O tal vez sí. Pero aparentemente no. Los aztecas visten con suma elegancia, son muy cuidadosos al elegir los vestidos que se ponen cada día, uno diría que se pasan horas en el vestidor, eligiendo la ropa más apropiada, y luego se encasquetan unos sombreros emplumados de gran valor, y joyas en los brazos y en los pies, además de collares y anillos, y tanto los hombres como las mujeres se pintan la cara, y luego salen a pasear por las orillas del lago, sin hablar entre ellos, contemplando absortos los botes que navegan y cuyos tripulantes, si no son aztecas, prefieren bajar la mirada y seguir pescando o alejarse rápidamente de allí, pues algunos aztecas tienen caprichos crueles, y después de pasear como filósofos entran en las pirámides, que son todas huecas, con el interior semejante al de las catedrales, y cuya única iluminación es una luz cenital, una luz filtrada por una gran piedra de obsidiana, es decir una luz oscura y brillante.
A propósito, ¿has visto alguna vez una piedra de obsidiana?
– dijo la muchacha.
– No, nunca -dijo Reiter-, o tal vez sí y no me he dado cuenta.
– Te habrías dado cuenta en el acto -dijo la muchacha-.
Una obsidiana es un feldespato negro o de un verde oscurísimo, cosa de por sí curiosa porque los feldespatos suelen ser de color blanco o amarillento. Los feldespatos más importantes son la ortosa, la albita y la labradorita, para que lo sepas. Pero mi feldespato preferido es la obsidiana. Bueno, sigamos con las pirámides. En lo más alto de éstas está la piedra de los sacrificios.

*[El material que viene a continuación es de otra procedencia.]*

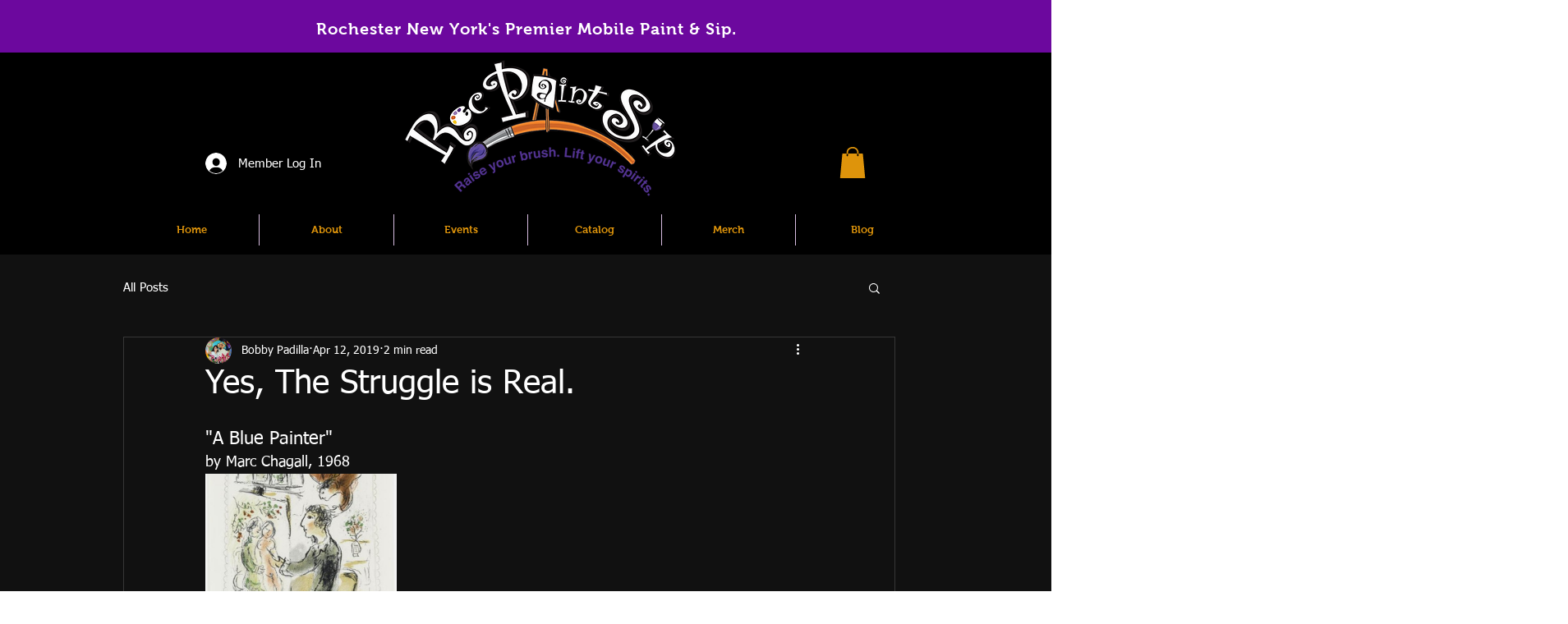

--- FILE ---
content_type: text/css; charset=utf-8
request_url: https://www.rocpaintsip.com/_serverless/pro-gallery-css-v4-server/layoutCss?ver=2&id=c3a3s-not-scoped&items=3445_584_799&container=576.234375_740_313_720&options=gallerySizeType:px%7CenableInfiniteScroll:true%7CtitlePlacement:SHOW_ON_HOVER%7CgridStyle:1%7CimageMargin:20%7CgalleryLayout:2%7CisVertical:false%7CnumberOfImagesPerRow:3%7CgallerySizePx:300%7CcubeRatio:1%7CcubeType:fill%7CgalleryThumbnailsAlignment:bottom%7CthumbnailSpacings:0
body_size: -296
content:
#pro-gallery-c3a3s-not-scoped [data-hook="item-container"][data-idx="0"].gallery-item-container{opacity: 1 !important;display: block !important;transition: opacity .2s ease !important;top: 0px !important;left: 0px !important;right: auto !important;height: 233px !important;width: 233px !important;} #pro-gallery-c3a3s-not-scoped [data-hook="item-container"][data-idx="0"] .gallery-item-common-info-outer{height: 100% !important;} #pro-gallery-c3a3s-not-scoped [data-hook="item-container"][data-idx="0"] .gallery-item-common-info{height: 100% !important;width: 100% !important;} #pro-gallery-c3a3s-not-scoped [data-hook="item-container"][data-idx="0"] .gallery-item-wrapper{width: 233px !important;height: 233px !important;margin: 0 !important;} #pro-gallery-c3a3s-not-scoped [data-hook="item-container"][data-idx="0"] .gallery-item-content{width: 233px !important;height: 233px !important;margin: 0px 0px !important;opacity: 1 !important;} #pro-gallery-c3a3s-not-scoped [data-hook="item-container"][data-idx="0"] .gallery-item-hover{width: 233px !important;height: 233px !important;opacity: 1 !important;} #pro-gallery-c3a3s-not-scoped [data-hook="item-container"][data-idx="0"] .item-hover-flex-container{width: 233px !important;height: 233px !important;margin: 0px 0px !important;opacity: 1 !important;} #pro-gallery-c3a3s-not-scoped [data-hook="item-container"][data-idx="0"] .gallery-item-wrapper img{width: 100% !important;height: 100% !important;opacity: 1 !important;} #pro-gallery-c3a3s-not-scoped .pro-gallery-prerender{height:233px !important;}#pro-gallery-c3a3s-not-scoped {height:233px !important; width:740px !important;}#pro-gallery-c3a3s-not-scoped .pro-gallery-margin-container {height:233px !important;}#pro-gallery-c3a3s-not-scoped .pro-gallery {height:233px !important; width:740px !important;}#pro-gallery-c3a3s-not-scoped .pro-gallery-parent-container {height:233px !important; width:760px !important;}

--- FILE ---
content_type: text/css; charset=utf-8
request_url: https://www.rocpaintsip.com/_serverless/pro-gallery-css-v4-server/layoutCss?ver=2&id=a4sbm-not-scoped&items=3409_687_800&container=1405.234375_740_313_720&options=gallerySizeType:px%7CenableInfiniteScroll:true%7CtitlePlacement:SHOW_ON_HOVER%7CgridStyle:1%7CimageMargin:20%7CgalleryLayout:2%7CisVertical:false%7CnumberOfImagesPerRow:3%7CgallerySizePx:300%7CcubeRatio:1%7CcubeType:fill%7CgalleryThumbnailsAlignment:bottom%7CthumbnailSpacings:0
body_size: -235
content:
#pro-gallery-a4sbm-not-scoped [data-hook="item-container"][data-idx="0"].gallery-item-container{opacity: 1 !important;display: block !important;transition: opacity .2s ease !important;top: 0px !important;left: 0px !important;right: auto !important;height: 233px !important;width: 233px !important;} #pro-gallery-a4sbm-not-scoped [data-hook="item-container"][data-idx="0"] .gallery-item-common-info-outer{height: 100% !important;} #pro-gallery-a4sbm-not-scoped [data-hook="item-container"][data-idx="0"] .gallery-item-common-info{height: 100% !important;width: 100% !important;} #pro-gallery-a4sbm-not-scoped [data-hook="item-container"][data-idx="0"] .gallery-item-wrapper{width: 233px !important;height: 233px !important;margin: 0 !important;} #pro-gallery-a4sbm-not-scoped [data-hook="item-container"][data-idx="0"] .gallery-item-content{width: 233px !important;height: 233px !important;margin: 0px 0px !important;opacity: 1 !important;} #pro-gallery-a4sbm-not-scoped [data-hook="item-container"][data-idx="0"] .gallery-item-hover{width: 233px !important;height: 233px !important;opacity: 1 !important;} #pro-gallery-a4sbm-not-scoped [data-hook="item-container"][data-idx="0"] .item-hover-flex-container{width: 233px !important;height: 233px !important;margin: 0px 0px !important;opacity: 1 !important;} #pro-gallery-a4sbm-not-scoped [data-hook="item-container"][data-idx="0"] .gallery-item-wrapper img{width: 100% !important;height: 100% !important;opacity: 1 !important;} #pro-gallery-a4sbm-not-scoped .pro-gallery-prerender{height:233px !important;}#pro-gallery-a4sbm-not-scoped {height:233px !important; width:740px !important;}#pro-gallery-a4sbm-not-scoped .pro-gallery-margin-container {height:233px !important;}#pro-gallery-a4sbm-not-scoped .pro-gallery {height:233px !important; width:740px !important;}#pro-gallery-a4sbm-not-scoped .pro-gallery-parent-container {height:233px !important; width:760px !important;}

¿Adivinas de qué material está hecha?
– De obsidiana -dijo Reiter.
– Exacto -dijo la muchacha-, una piedra semejante a la mesa de un quirófano, en donde los sacerdotes o médicos aztecas extendían a sus víctimas antes de arrancarles el corazón.
Pero, ahora viene lo que de verdad te sorprenderá, estas camas de piedra eran ¡transparentes! Estaban pulidas de tal manera o elegidas de tal manera que eran unas piedras de sacrificio transparentes.
Y los aztecas que estaban dentro de la pirámide contemplaban el sacrificio, como si dijéramos, desde el interior, porque, como ya habrás adivinado, la luz cenital que iluminaba las entrañas de las pirámides provenía de una abertura justo por debajo de la piedra de sacrificios. De tal manera que al principio la luz es negra o gris, una luz atenuada que sólo deja ver las siluetas de los aztecas que están, hieráticos, en el interior de las pirámides, pero luego, al extenderse la sangre de la nueva víctima sobre la claraboya de obsidiana transparente, la luz se hace roja y negra, de un rojo muy vivo y de un negro muy vivo, de modo tal que ya no sólo se distinguen las siluetas de los aztecas sino también sus facciones, unas facciones transfiguradas por la luz roja y por la luz negra, como si la luz ejerciera el poder de personalizarlos a cada uno de ellos, y eso, en resumen, es todo, pero
Y vuelven a sus quehaceres diarios, que consisten básicamente en pasear y bañarse y luego volver a pasear y quedarse mucho tiempo quietos contemplando cosas indiscernibles o estudiando los dibujos que hacen los insectos en la tierra y en comer acompañados de sus amigos, pero todos en silencio, que es casi lo mismo que comer solos, y de vez en cuando en hacer la guerra.
Y sobre el cielo siempre hay un eclipse que los acompaña -dijo la muchacha.
– Vaya, vaya, vaya -dijo Reiter, que estaba impresionado con los conocimientos de su nueva amiga.
Durante un rato, sin proponérselo, ambos pasearon en silencio por aquel parque, como si fueran aztecas, hasta que la muchacha le preguntó por quién iba a jurar, si por los aztecas o por las tormentas.
– No lo sé -dijo Reiter, que ya había olvidado a santo de qué tenía que jurar.
– Escoge -dijo la muchacha-, y piénsatelo bien porque es mucho más importante de lo que crees.
– ¿Qué es importante? -dijo Reiter.
– Tu juramento -dijo la muchacha.
– ¿Y por qué es importante? -dijo Reiter.
– Para ti no lo sé -dijo la muchacha-, pero para mí es importante porque marcará mi destino.